YOUR OBJECTIVE ▸ Could you continue the profile of Mr Ross below, picking up right after its last sentence?

We approach a point on the A96 near Keith, known as the Dramlachs and Mr Ross recalls the scariest and most emotional moments of his life. “My wife was in labour with our second son, James and it was clear she was encountering difficulties.  

“I thought we were on a green pathway so that the birth could be at Dr Gray’s Hospital in Elgin, but the maternity service there had been downgraded, so she had to be blue-lighted in an ambulance from Elgin to Aberdeen. 

“So, I’m driving along not knowing what’s happening in the ambulance behind, but had been told to keep my phone on in case they have to pull over and deliver the baby at the side of the road.  

“When I came to The Dramlachs between Fochabers and Keith, I hadn’t yet seen the ambulance appear behind me and began to panic. I’m wondering if they’ve had to stop because of an emergency birth. It was at this point the blue flashing lights appeared and all was well. I’m not an emotional person, and it was still an hour’s drive to the hospital, but knowing the ambulance was just up ahead gave me an overwhelming sense of relief.  

“However, for the last five years expectant mothers in this region have had to make the same journey, often at the height of winter when the roads are almost impassable because there’s no local maternity unit.”  

His commitment to the people of this region is absolute and there was no question of him being parachuted into a safe seat further south or in England.  

“I couldn’t take a seat where I had no links to the local community, even if that meant remaining as a local councillor.” But after defeating Angus Robertson in 2017 and being re-elected in 2019 he became a minister at the Scotland Office. “I’m proud of all the levels I’ve been elected at,” he says.  

“Churchill and many other great orators had spoken from that despatch box and now this young lad from a farm outside Forres had been given the opportunity to speak on behalf of people across Scotland. I’ll be the last MP to represent Moray before it’s swallowed up. I understand I have many detractors both locally and nationally, but I know I’ve done my very best for these communities.” 

He’s also proud of the role he and Alister Jack played by invoking a Section 35 to prevent Nicola Sturgeon imposing self-ID on Scotland’s women. “Everything that’s happened since shows that we were right to do this,” he says.

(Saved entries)

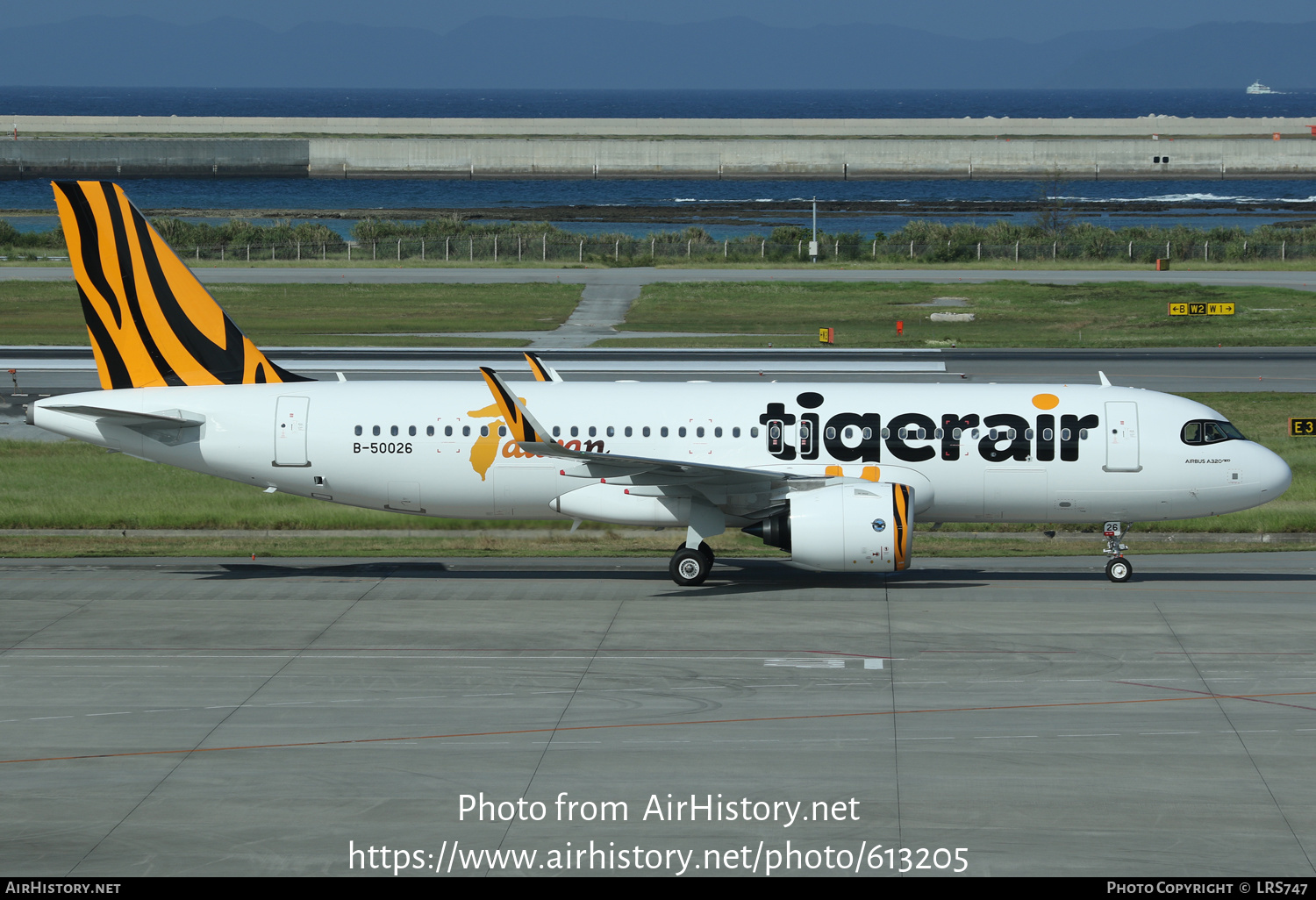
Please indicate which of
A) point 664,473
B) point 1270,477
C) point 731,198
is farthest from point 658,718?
point 731,198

ANSWER TO THIS EXERCISE ▸
“Sturgeon didn’t like being challenged on it and I was only party leader who could question her about gender. It was a similar situation for the Hate Crime Bill.” 

Thus, he can say with some justification that on some of Holyrood’s most controversial pieces of legislation it was only the Scottish Tories who were attuned to the public mood and providing scrutiny of them on their behalf, something that the SNP and Labour were seeking to block.  

“Joanna Cherry and I agree on almost nothing,” he says, “but she’s an authentic and powerful voice on these issues and many others, often on the opposite side of where I stand. I couldn’t believe the way the SNP treated her. It’s incredible that she was a lone voice within the SNP.” 

Would he be happy to form a coalition with Labour and the Lib-Dems to oust the SNP in 2026? 

“In 2021 on the day Alex Salmond announced the formation of Alba and started talking about an independence super-majority I wrote to Willie Rennie and Anas Sarwar, suggesting that if there was to be a nationalist coalition we needed to work together to stop that and put our political differences in other areas aside so that we could park independence and focus instead on delivering good governance. They both rejected it outright.”  

You get the sense though, that faced with the beguiling prospect of getting the keys to Bute House, Mr Sarwar would bite the Scottish Tories’ hands off. His London bosses are already being fitted out for the Tories old clothes.